*** Opening of Given passage ***

A recruitment policy to ensure all essential checks are carried out for new employees in line with relevant legislation could not be found. We reviewed staff files and found pre-employment checks for new staff were not consistently carried out. In particular, Disclosure and Barring Service (DBS) checks, requesting references, and right to work checks where applicable. The health and safety risk assessment stated staff are immunised against Hepatitis B and their responses checked. However, this was not the case for 3 clinical staff members. The practice should implement an effective recruitment procedure to ensure that appropriate checks are completed prior to new staff commencing employment at the practice, and ensure accurate, complete and detailed records are maintained for all staff. The practice ensured clinical staff were qualified, registered with the General Dental Council and had appropriate professional indemnity cover. We highlighted that dental nurses should be provided with the details of the policy they were covered by. Newly appointed staff had a structured induction, but this was not documented. The practice did not have arrangements to ensure staff training was up-to-date and reviewed at the required intervals. After the inspection, evidence was obtained and submitted to show clinical staff completed continuing professional development required for their registration with the General Dental Council. The practice should implement protocols and procedures to ensure staff are up-to-date with their mandatory training and their continuing professional development.

Infection prevention and control

Regulations met

Patients told us that the practice looked clean, and equipment appeared to be in a good state of repair.

Staff told us how they ensured the premises and equipment were clean and well maintained. They demonstrated knowledge and awareness of infection prevention and control processes. Staff told us that single use items were not reprocessed.

The practice appeared clean and there was an effective schedule in place to ensure it was kept clean. Staff followed infection control principles, including the use of personal protective equipment (PPE). Hazardous waste was segregated and disposed of safely. We observed the decontamination of used dental instruments, which aligned with national guidance. We highlighted that instruments should be dried with lint-free cloths.

*** Close of Given passage ***
*** Opening of Raw data ***

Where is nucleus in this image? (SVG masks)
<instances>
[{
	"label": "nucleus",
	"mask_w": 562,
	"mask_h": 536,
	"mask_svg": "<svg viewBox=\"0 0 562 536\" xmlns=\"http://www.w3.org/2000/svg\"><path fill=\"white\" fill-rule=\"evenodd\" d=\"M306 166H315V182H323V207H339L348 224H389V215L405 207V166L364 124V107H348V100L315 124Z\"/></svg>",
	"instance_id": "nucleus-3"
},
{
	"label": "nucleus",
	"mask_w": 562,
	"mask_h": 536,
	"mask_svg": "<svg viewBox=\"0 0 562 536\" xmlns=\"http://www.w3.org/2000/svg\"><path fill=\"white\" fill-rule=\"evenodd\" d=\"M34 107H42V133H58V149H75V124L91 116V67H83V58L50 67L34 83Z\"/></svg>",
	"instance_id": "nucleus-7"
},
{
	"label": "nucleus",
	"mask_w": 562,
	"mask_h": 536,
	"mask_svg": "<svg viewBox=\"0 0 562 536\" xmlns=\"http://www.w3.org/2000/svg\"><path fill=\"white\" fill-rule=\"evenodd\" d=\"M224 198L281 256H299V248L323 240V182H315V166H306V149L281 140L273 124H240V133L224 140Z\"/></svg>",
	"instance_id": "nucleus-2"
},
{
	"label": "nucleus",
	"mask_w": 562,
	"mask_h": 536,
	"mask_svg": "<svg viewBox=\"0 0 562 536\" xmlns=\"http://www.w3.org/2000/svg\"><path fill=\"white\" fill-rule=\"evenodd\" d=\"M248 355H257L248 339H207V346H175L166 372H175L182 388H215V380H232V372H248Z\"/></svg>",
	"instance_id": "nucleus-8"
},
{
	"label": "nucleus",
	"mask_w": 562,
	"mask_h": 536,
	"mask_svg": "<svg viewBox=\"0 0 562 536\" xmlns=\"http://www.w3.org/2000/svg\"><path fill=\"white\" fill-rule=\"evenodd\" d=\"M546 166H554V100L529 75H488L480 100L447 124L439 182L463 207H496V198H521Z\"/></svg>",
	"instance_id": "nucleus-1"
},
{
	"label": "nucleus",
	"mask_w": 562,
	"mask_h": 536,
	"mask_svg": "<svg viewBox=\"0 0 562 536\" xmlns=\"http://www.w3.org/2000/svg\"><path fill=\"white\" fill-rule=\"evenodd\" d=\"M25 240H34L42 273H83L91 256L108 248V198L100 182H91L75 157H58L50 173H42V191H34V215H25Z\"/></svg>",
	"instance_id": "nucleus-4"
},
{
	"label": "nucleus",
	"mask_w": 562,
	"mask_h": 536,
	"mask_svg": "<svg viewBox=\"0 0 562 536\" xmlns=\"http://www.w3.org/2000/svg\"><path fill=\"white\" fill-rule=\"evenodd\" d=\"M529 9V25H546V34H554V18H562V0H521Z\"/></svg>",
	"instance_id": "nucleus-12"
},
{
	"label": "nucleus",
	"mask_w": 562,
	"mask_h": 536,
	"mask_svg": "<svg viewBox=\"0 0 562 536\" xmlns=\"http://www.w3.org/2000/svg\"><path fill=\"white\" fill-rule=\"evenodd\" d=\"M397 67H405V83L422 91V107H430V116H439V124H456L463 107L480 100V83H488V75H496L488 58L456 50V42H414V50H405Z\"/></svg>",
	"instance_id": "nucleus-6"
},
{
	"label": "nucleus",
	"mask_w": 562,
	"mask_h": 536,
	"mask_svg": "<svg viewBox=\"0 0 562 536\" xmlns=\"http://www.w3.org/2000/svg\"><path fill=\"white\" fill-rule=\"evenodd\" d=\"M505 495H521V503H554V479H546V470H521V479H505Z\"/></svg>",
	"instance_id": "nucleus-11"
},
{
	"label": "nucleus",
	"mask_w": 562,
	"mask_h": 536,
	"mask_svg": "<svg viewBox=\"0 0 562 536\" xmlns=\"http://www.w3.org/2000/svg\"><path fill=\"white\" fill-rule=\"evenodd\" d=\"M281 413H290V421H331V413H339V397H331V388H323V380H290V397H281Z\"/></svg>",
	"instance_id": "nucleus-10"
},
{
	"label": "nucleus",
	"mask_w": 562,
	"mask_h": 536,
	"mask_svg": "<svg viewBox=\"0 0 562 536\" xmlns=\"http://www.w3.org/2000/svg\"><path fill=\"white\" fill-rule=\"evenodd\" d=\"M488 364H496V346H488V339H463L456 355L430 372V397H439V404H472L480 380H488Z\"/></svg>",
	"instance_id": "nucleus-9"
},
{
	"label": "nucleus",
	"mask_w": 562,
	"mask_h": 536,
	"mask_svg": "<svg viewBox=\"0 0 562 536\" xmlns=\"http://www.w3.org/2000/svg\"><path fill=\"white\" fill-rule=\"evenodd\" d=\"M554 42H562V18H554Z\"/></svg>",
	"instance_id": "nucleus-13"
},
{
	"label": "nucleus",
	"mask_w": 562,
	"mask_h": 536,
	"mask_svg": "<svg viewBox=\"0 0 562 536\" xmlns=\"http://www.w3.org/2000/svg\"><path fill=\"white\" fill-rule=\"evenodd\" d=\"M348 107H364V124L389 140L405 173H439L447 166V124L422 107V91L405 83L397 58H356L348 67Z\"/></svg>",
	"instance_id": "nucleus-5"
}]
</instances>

*** Close of Raw data ***

What to do:
A. Quote the inspection report between "Staff told us how" and "were not reprocessed.", inclusive.
B. Which pre-employment checks does the inspection report single out as not consistently carried out for new staff? List them.
C. Carry on writing the inspection report from its final sentence.

Results in order:
A.
Staff told us how they ensured the premises and equipment were clean and well maintained. They demonstrated knowledge and awareness of infection prevention and control processes. Staff told us that single use items were not reprocessed.

B.
- Disclosure and Barring Service (DBS) checks
- Requesting references
- Right to work checks, where applicable

C.
The practice had infection control procedures which reflected published guidance and staff had appropriate training. The practice completed infection prevention and control (IPC) audits in line with current guidance. However, these had not been completed accurately, and there was no evidence the findings of audits were reviewed. A Legionella risk assessment was in place. However, we were not assured the assessor had the necessary competence. Staff training and practice procedures to reduce the risk of Legionella, or other bacteria, developing in water systems should be improved. Staff were not aware that all lesser used outlets must be flushed, we saw monthly water temperature testing was not being carried out correctly, and the water conditioning agent used in dental unit waterlines was not used in line with the manufacturer’s instructions. The practice should take action to ensure a Legionella risk assessment has been completed by a competent person, and implement any recommendations, taking into account the guidelines issued by the Department of Health in the Health Technical Memorandum 01-05: Decontamination in primary care dental practices, and having regard to The Health and Social Care Act 2008: ‘Code of Practice about the prevention and control of infections and related guidance.’ The practice had procedures in place to ensure clinical waste was segregated and stored appropriately in line with guidance. However, whilst staff were aware to empty waste containing dental amalgam into a specified sink, they did not know how they would identify if the amalgam waste collection vessel was full, and the correct process for disposing of this.

Medicines optimisation

Regulations met

The judgement for Medicines optimisation is based on the latest evidence we assessed for the Safe key question.